The report identifies three key drivers of 21st-century investment – data centers, semiconductors, and energy associated with the energy transition – attracting a combined $661 billion in announced projects in 2025 alone. Data centers and related telecommunications accounted for over $320 billion, semiconductors exceeded $138 billion, and renewable energy reached approximately $193 billion, despite a slight deceleration. Costa Rica does not feature prominently in this investment map.

“The new productive capital of the world is concentrating in sectors where the country does not participate or participates marginally,” Zolezzi stated in his analysis. He clarified that the fDi Intelligence matrix focuses on newly announced, large-scale projects, excluding mergers, acquisitions, and silent reinvestments, making it a crucial indicator of future productive capacity.

Zolezzi emphasizes that the challenge isn’t Costa Rica’s size, but a lack of strategic positioning. “The simple argument is to say, ‘We are too small to compete in those sectors.’ That argument is comfortable… and wrong. The problem is the absence of a strategy to participate indirectly in these chains,” he explained. He argues Costa Rica doesn’t need to build massive data centers or semiconductor factories, but must develop into relevant to those who are building them.
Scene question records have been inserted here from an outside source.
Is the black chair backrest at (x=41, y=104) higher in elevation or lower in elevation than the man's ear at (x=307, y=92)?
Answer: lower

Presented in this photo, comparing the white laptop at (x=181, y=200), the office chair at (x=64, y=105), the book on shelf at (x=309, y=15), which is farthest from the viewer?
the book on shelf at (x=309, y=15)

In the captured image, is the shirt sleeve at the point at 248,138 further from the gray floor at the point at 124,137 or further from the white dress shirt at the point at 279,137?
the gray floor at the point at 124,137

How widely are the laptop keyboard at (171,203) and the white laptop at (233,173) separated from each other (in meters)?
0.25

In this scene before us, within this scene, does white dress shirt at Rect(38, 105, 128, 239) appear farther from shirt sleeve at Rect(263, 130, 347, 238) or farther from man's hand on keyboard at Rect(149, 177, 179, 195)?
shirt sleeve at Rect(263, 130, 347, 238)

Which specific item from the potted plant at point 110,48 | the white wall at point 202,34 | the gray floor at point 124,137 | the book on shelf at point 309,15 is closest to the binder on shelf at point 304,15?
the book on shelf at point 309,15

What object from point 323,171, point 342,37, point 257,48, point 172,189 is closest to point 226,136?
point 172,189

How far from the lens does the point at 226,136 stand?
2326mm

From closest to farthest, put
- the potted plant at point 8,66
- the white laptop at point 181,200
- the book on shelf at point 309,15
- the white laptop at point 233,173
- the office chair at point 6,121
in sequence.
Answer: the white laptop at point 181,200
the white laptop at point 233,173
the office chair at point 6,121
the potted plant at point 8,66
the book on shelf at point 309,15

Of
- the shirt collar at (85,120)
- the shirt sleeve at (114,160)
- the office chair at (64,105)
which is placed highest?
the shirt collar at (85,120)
The analysis highlights a critical shift in investor priorities: reliable digital infrastructure, stable regulation, specialized talent, clear governance, and attractiveness for remote or semi-global operations. The demand for large industrial plants is waning, replaced by a preference for flexible models combining “services + technology + value-added remote” operations.

A key concern is Costa Rica’s energy situation. While the country enjoys a strong environmental reputation, Zolezzi points to three significant obstacles: a lack of firm electrical capacity, slow permitting processes, and the absence of a clear policy to attract energy-intensive productive investment. “While other countries guarantee power, redundancy, and clear timelines, Costa Rica debates whether to grow or not. The result is obvious: capital goes where it can operate,” he warned.

Regarding semiconductors, Zolezzi cautions against viewing the industry solely as manufacturing. He stresses the importance of testing, validation, advanced packaging, process engineering, automation, specialized logistics, and high-value technical services – areas where Costa Rica possesses existing strengths in talent and industrial experience. However, he notes a lack of explicit strategy and enabling conditions to capitalize on these opportunities.

Zolezzi proposes five key actions for the next Costa Rican government to avoid being excluded from the new global FDI wave: treating energy policy as a productive policy, establishing an accelerated process for strategic projects, investing in large-scale technical talent development, pursuing indirect participation in data centers and semiconductor supply chains, and developing a clear strategy for productive linkages. He argues that existing strengths in medical devices and modern services must be connected to the new technological wave, not isolated from it.

The fDi Intelligence matrix, Zolezzi concludes, isn’t a condemnation of Costa Rica’s past performance, but a warning that the world has shifted its focus, and the country has yet to adjust its strategy.